I am looking into that, thanks!

How does one grant "admin rights" to a limited user? The only options I see on the control panel for User Accounts are to make the user a Limited User or an Administrator.

To answeer your question though, I installed the software as an administrator, because it said you had to install it with admin authority.

I'm not familiar with it, though I used a policy editor in Win NT years ago. Does it work with XP Home edition? I will download it and see, thanks.


Right click on a executable file and you'll see an option "run as" - allows you to run a program as another user without logging out.

Most programs will run fine under a limited account once they've been installed by an admin account.

(ETA) Just re-read your post and I got the wrong end of the stick - it looks as if Easyshare is not one of those "most programs" I mentioned!
 
Card reader..

Thats exactly what i done. Easy to use, easier to hide.

DB
 
Funny, we just purchased 40 Kodaks and some users sprung for the docking station (otherwise they have card readers and USB connections) and the Easy Share software installed for the docking stations caused errors on every machine. No two errors were the same and ranged from the program hanging on startup or shutdown, to automatic updates causing unwanted browser windows popping up. I was not impressed. The cameras are great but I'd recommend not installing the software.
 
How does one grant "admin rights" to a limited user? The only options I see on the control panel for User Accounts are to make the user a Limited User or an Administrator.
As Darat has pointed out, while in the Limited account, right-click on the installation/setup executable file, click Run As..., and select the 2nd radio button (“the following user”) enter the user name and password for the account, and click OK.

More info on Run As here:

http://support.microsoft.com/default.aspx?scid=kb;en-us;294676&sd=tech
http://blogs.msdn.com/aaron_margosis/archive/2004/06/23/163229.aspx
http://www.microsoft.com/resources/documentation/windows/xp/all/proddocs/en-us/runas.mspx?mfr=true

To answeer your question though, I installed the software as an administrator, because it said you had to install it with admin authority.
Yes, but was it installed using admin authority, but while actually IN the limited account? I've found the only reason I need to login to my admin account anymore is if I want updates from Microsoft, for everything else I run in my limited account. I install programs, surf, chat, check email, prepare documents, and do all my day-to-day computing using the limited user account. (that helps to prevent spyware/trojans/worms/etc. from getting on my systems too)

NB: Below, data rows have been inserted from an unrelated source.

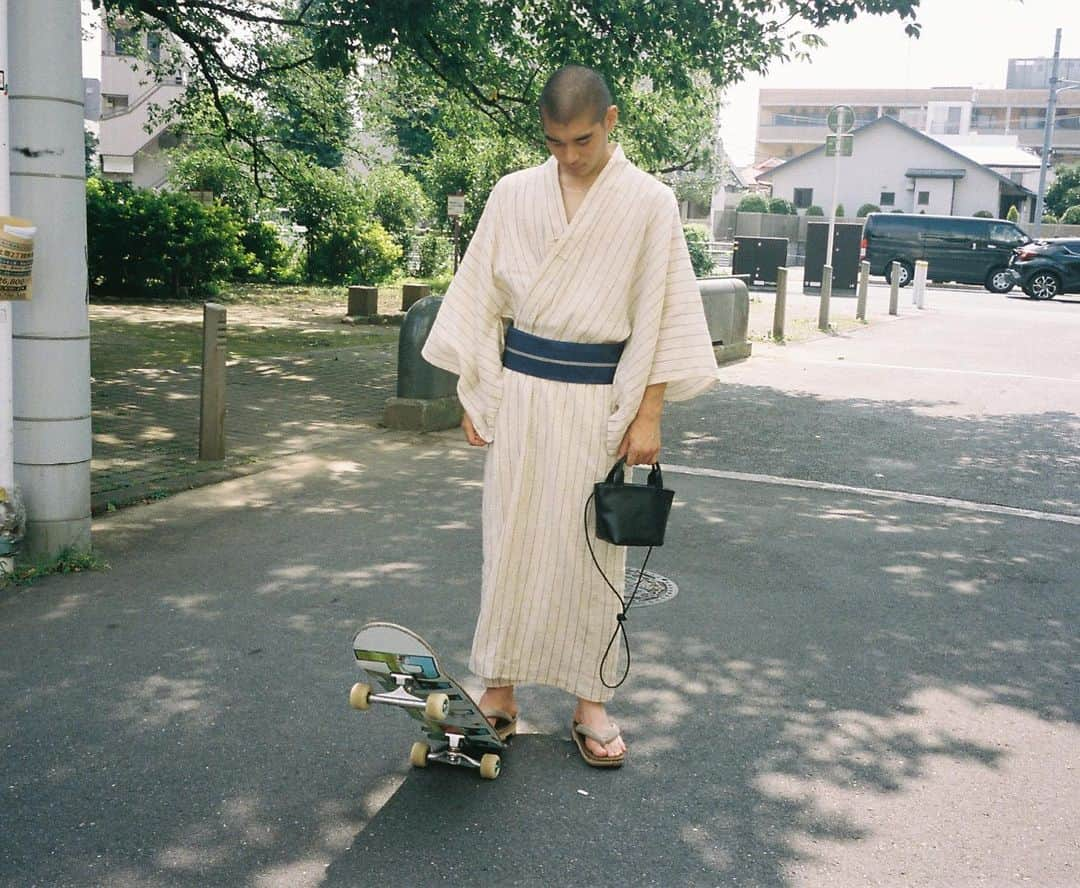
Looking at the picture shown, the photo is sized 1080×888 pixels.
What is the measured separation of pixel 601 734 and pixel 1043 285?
2880 cm

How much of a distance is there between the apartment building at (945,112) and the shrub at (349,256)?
70.7 meters

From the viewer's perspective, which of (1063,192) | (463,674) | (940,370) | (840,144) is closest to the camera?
(463,674)

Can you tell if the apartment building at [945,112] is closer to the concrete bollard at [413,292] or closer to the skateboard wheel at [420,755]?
the concrete bollard at [413,292]

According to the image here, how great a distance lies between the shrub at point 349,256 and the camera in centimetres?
A: 2339

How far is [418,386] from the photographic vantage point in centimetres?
877

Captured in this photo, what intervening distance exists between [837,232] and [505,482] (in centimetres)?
2611

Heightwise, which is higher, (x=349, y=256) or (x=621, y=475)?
(x=349, y=256)

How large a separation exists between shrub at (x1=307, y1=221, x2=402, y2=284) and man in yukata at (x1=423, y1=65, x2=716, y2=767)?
66.3 ft

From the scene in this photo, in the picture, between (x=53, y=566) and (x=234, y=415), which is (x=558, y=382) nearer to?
(x=53, y=566)

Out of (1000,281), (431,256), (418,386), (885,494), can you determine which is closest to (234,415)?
(418,386)

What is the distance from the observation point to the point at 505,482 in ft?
11.7

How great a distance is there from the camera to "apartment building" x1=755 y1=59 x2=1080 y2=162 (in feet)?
303

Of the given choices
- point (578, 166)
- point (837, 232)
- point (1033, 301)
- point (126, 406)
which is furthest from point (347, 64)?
point (1033, 301)

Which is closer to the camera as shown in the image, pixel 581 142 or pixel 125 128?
pixel 581 142
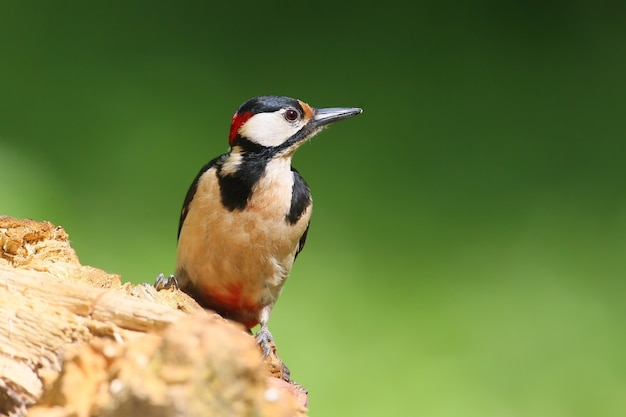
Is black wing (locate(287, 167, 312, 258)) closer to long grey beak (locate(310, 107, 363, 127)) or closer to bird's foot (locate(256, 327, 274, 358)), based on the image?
long grey beak (locate(310, 107, 363, 127))

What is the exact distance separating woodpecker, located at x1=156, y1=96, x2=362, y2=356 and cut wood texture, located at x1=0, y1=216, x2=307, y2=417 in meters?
0.37

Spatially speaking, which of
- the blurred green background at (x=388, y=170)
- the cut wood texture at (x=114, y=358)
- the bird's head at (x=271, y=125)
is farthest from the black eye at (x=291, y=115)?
the blurred green background at (x=388, y=170)

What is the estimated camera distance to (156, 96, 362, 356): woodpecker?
176 cm

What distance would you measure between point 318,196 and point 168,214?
50 centimetres

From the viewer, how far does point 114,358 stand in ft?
3.51

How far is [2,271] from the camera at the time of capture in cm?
129

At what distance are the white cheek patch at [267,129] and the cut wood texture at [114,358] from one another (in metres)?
0.49

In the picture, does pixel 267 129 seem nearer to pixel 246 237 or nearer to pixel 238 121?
pixel 238 121

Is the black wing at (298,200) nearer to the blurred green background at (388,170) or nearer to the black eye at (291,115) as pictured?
the black eye at (291,115)

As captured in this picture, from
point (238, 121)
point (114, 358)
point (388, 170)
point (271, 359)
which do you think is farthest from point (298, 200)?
point (388, 170)

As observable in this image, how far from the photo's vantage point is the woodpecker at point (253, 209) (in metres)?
1.76

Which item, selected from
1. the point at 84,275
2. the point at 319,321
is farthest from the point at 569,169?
the point at 84,275

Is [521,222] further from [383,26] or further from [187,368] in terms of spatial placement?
[187,368]

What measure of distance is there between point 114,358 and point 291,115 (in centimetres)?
85
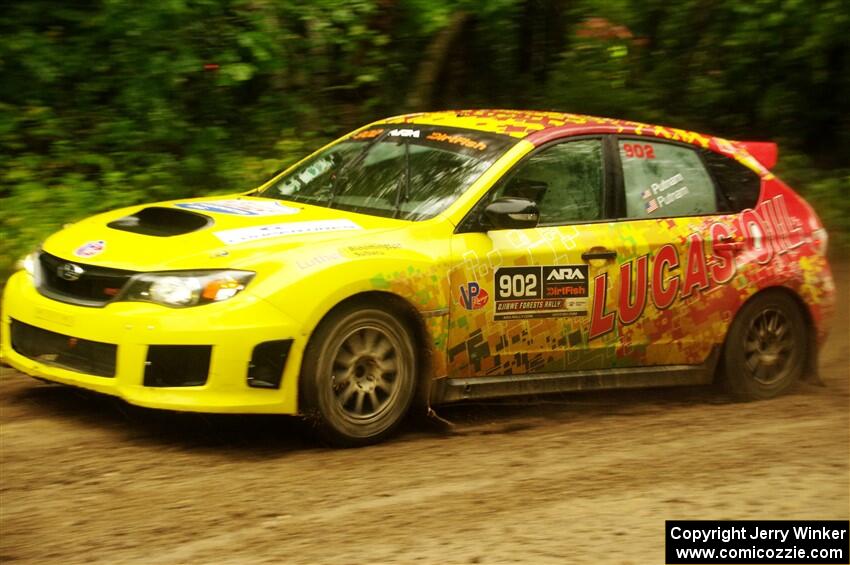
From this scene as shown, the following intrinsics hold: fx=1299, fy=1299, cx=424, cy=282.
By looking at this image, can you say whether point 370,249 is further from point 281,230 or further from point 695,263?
point 695,263

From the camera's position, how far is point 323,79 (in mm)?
13086

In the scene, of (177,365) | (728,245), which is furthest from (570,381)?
(177,365)

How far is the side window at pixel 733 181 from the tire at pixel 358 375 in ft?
8.59

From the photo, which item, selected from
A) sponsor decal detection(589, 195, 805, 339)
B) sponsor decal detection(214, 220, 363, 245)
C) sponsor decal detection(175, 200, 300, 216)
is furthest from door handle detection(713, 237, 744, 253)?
sponsor decal detection(175, 200, 300, 216)

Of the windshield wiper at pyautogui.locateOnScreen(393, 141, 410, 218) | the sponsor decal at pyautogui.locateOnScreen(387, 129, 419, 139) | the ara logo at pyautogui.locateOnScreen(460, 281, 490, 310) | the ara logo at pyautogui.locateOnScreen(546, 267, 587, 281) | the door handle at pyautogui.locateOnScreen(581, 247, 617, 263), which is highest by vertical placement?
the sponsor decal at pyautogui.locateOnScreen(387, 129, 419, 139)

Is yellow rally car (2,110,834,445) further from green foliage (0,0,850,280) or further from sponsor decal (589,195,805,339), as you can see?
green foliage (0,0,850,280)

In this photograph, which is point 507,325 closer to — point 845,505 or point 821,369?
point 845,505

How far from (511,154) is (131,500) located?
2958 mm

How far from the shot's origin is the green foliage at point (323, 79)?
11.4 meters

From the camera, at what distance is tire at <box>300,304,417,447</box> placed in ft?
20.7

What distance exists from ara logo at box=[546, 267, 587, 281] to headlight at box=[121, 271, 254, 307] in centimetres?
180

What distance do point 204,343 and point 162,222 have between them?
3.56ft

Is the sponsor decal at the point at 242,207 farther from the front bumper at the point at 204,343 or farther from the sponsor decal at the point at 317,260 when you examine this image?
the front bumper at the point at 204,343

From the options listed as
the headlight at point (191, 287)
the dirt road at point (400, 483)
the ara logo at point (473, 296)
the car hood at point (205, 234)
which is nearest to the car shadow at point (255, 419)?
the dirt road at point (400, 483)
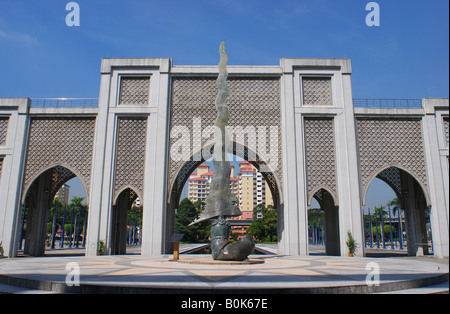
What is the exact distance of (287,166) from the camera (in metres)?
13.7

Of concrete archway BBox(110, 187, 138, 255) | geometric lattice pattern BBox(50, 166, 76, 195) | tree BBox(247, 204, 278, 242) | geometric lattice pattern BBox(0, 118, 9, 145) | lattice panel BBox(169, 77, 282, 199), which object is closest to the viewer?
geometric lattice pattern BBox(0, 118, 9, 145)

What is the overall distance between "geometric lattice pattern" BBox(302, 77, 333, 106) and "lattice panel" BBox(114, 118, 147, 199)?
682cm

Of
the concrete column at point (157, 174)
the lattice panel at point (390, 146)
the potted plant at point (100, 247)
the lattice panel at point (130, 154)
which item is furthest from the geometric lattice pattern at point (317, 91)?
the potted plant at point (100, 247)

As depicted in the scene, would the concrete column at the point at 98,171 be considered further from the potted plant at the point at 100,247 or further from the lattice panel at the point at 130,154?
the lattice panel at the point at 130,154

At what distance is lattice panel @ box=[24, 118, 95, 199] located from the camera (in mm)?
13992

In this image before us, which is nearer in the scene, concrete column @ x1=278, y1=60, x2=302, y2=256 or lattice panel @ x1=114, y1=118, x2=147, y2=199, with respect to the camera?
concrete column @ x1=278, y1=60, x2=302, y2=256

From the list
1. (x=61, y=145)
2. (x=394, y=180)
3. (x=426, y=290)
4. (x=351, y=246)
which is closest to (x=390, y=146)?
(x=394, y=180)

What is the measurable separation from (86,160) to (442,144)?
14.4m

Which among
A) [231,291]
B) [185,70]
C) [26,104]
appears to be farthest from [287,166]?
[26,104]

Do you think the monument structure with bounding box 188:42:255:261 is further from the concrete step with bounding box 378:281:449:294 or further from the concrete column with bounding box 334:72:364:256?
the concrete column with bounding box 334:72:364:256

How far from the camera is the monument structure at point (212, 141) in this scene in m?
13.5

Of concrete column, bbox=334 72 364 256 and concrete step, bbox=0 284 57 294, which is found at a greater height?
concrete column, bbox=334 72 364 256

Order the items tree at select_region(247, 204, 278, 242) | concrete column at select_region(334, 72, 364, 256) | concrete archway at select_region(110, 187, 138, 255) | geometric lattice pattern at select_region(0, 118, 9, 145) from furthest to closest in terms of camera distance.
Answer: tree at select_region(247, 204, 278, 242), concrete archway at select_region(110, 187, 138, 255), geometric lattice pattern at select_region(0, 118, 9, 145), concrete column at select_region(334, 72, 364, 256)

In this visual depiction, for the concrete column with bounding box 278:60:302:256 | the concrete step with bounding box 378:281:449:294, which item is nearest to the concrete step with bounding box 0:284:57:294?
the concrete step with bounding box 378:281:449:294
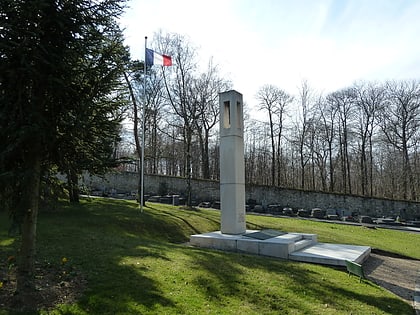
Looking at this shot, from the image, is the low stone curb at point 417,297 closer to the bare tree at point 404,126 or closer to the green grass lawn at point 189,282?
the green grass lawn at point 189,282

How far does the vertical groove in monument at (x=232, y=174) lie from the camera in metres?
12.0

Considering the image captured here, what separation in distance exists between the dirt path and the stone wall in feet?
51.5

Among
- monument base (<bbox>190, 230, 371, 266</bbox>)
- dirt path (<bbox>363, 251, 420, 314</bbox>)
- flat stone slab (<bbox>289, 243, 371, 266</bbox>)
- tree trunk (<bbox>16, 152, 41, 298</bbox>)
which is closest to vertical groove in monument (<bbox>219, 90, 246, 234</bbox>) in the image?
monument base (<bbox>190, 230, 371, 266</bbox>)

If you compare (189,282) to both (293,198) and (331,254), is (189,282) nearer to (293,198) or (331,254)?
(331,254)

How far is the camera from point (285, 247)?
9.82m

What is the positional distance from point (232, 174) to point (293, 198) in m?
17.8

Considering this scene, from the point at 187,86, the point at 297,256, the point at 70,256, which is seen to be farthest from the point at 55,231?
the point at 187,86

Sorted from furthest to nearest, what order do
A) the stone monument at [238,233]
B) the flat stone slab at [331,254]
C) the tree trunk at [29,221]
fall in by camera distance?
the stone monument at [238,233]
the flat stone slab at [331,254]
the tree trunk at [29,221]

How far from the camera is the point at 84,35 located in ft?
18.6

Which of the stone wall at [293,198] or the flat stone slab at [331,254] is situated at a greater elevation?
the stone wall at [293,198]

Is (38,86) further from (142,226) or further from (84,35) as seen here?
(142,226)

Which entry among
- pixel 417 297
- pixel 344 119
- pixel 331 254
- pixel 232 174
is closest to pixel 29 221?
pixel 417 297

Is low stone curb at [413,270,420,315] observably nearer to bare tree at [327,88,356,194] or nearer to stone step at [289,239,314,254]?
stone step at [289,239,314,254]

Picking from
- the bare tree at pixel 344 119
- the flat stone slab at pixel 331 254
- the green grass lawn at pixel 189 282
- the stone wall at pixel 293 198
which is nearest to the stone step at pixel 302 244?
the flat stone slab at pixel 331 254
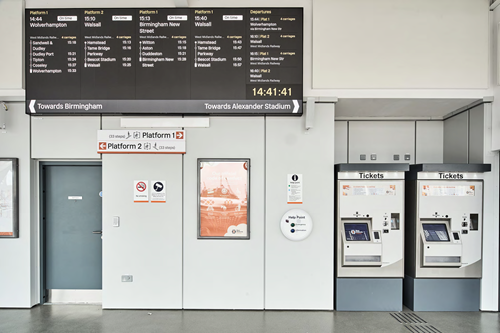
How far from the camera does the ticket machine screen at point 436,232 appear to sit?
4191 mm

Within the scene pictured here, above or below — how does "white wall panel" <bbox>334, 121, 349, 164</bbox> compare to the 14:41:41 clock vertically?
below

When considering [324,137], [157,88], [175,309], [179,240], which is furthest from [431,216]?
[157,88]

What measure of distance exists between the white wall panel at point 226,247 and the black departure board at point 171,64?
0.42 meters

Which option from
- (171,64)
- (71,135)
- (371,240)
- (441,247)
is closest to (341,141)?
(371,240)

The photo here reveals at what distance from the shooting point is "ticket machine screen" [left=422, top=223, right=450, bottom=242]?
419cm

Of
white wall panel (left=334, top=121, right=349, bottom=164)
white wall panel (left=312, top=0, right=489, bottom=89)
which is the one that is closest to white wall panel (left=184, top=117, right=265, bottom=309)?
white wall panel (left=312, top=0, right=489, bottom=89)

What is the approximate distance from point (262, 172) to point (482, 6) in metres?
3.75

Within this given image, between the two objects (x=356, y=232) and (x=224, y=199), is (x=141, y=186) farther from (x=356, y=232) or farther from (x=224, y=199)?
(x=356, y=232)

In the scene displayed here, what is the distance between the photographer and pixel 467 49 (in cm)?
404

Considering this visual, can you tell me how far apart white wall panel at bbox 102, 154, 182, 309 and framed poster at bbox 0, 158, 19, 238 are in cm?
127

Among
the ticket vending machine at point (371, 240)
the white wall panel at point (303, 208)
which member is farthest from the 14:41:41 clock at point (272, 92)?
the ticket vending machine at point (371, 240)

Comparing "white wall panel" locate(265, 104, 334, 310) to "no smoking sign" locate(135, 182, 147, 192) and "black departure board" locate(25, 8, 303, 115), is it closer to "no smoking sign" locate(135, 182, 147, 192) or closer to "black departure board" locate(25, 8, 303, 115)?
"black departure board" locate(25, 8, 303, 115)

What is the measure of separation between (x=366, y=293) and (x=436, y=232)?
4.36ft

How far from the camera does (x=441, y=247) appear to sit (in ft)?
13.5
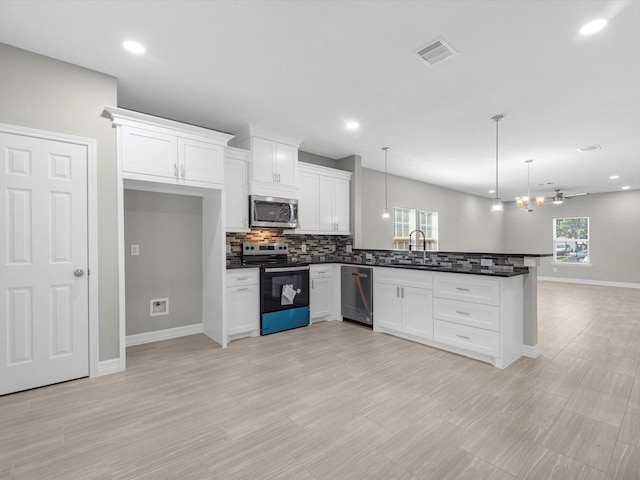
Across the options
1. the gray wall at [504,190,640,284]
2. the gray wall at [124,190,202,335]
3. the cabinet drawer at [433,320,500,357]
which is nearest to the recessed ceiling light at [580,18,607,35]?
the cabinet drawer at [433,320,500,357]

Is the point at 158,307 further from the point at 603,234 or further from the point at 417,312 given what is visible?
the point at 603,234

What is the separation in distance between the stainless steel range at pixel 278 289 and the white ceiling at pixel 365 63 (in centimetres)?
176

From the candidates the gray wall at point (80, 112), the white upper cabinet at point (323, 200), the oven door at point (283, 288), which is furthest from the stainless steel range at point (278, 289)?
the gray wall at point (80, 112)

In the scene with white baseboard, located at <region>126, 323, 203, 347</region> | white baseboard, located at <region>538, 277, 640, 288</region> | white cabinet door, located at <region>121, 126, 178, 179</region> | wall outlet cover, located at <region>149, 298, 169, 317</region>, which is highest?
white cabinet door, located at <region>121, 126, 178, 179</region>

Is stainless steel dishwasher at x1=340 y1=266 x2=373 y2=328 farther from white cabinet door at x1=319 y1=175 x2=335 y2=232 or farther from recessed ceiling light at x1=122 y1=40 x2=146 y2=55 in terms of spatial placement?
recessed ceiling light at x1=122 y1=40 x2=146 y2=55

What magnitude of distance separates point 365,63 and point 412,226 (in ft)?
17.3

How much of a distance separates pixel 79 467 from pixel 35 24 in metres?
2.93

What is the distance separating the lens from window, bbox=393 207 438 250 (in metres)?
6.97

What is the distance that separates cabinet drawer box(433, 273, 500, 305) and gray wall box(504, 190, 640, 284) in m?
8.33

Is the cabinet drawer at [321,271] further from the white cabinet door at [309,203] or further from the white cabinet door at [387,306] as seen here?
the white cabinet door at [387,306]

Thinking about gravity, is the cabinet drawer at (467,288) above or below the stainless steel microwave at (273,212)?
below

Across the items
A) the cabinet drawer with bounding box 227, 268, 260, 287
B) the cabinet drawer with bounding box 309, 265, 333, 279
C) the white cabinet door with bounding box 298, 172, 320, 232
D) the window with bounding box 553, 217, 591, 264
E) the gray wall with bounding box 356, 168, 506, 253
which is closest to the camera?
the cabinet drawer with bounding box 227, 268, 260, 287

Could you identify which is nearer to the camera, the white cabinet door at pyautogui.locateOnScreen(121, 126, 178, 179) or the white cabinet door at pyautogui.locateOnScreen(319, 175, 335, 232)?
Answer: the white cabinet door at pyautogui.locateOnScreen(121, 126, 178, 179)

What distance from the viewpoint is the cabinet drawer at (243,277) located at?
3.72m
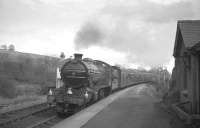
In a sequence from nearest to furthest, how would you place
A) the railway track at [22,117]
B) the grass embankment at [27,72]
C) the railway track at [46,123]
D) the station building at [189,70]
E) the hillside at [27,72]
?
the station building at [189,70] → the railway track at [46,123] → the railway track at [22,117] → the grass embankment at [27,72] → the hillside at [27,72]

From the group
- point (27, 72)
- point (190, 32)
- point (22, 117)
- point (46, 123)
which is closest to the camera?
point (46, 123)

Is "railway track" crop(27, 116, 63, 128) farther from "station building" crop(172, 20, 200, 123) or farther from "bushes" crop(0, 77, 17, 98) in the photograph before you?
"bushes" crop(0, 77, 17, 98)

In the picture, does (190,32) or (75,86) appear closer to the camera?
(190,32)

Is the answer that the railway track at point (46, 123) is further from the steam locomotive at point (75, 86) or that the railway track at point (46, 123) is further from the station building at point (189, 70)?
the station building at point (189, 70)

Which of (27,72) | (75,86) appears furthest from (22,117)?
(27,72)

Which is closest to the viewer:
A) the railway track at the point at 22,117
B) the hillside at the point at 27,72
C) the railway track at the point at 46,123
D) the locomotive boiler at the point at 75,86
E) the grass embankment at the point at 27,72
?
the railway track at the point at 46,123

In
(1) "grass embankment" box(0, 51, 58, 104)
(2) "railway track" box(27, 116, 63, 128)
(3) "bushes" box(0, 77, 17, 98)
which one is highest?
(1) "grass embankment" box(0, 51, 58, 104)

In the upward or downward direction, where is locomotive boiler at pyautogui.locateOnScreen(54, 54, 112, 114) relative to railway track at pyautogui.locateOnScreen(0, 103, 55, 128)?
upward

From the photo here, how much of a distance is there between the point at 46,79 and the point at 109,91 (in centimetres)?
2287

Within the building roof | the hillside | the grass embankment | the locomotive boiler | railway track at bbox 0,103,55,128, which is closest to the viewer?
railway track at bbox 0,103,55,128

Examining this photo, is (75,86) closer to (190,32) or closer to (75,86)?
(75,86)

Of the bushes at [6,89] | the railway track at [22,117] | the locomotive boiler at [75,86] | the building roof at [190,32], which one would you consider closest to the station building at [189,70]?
the building roof at [190,32]

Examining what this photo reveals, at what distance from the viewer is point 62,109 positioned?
14969mm

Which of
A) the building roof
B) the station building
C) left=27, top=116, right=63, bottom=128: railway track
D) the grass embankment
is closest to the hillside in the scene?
the grass embankment
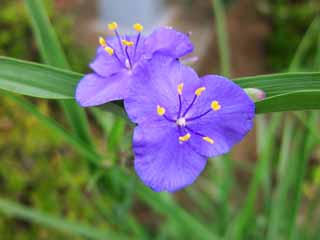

I'm not familiar with it, though I used a policy editor in Win NT years ago. Does it work with XP Home edition? I will download it and see, thanks.

An even easier method might be changing permisson for the file or folder using cacls.exe The link Darat provided shows the command line entry from Smiegel as

cacls "C:\Program Files\Kodak" /e /t /p Users:F

For further info on cacls:
http://articles.techrepublic.com.com/5100-1035_11-1050976.html
http://www.ss64.com/nt/cacls.html

Further info on changing permissions here:
http://www.scottxp.com/winxp.php


RayG
 
Just a note.

I've worked with this particular software (if "worked" is the right word) and I have already prepared a red-hot, spiked poker for insertion into a certain body orifiace of the programmer who wrote this.

Okay. The program needs administrator rights to run. Yes, you heard right. Run As will install it, but it will fail every time you restart because it can't run without Admin.

I woudl return it and buy a better camera, one that isn't a Kodi*k Easy-Shread.

As an aside, there are programs out there that allow you to assing rights to specific exectuable files, which is what I ended up doing (it was the company owner's computer, we had to make it work). Can't recall the name of the software we used, though, but it was pretty good. When I say rights, I mean that the program itself would have, say, admin rights.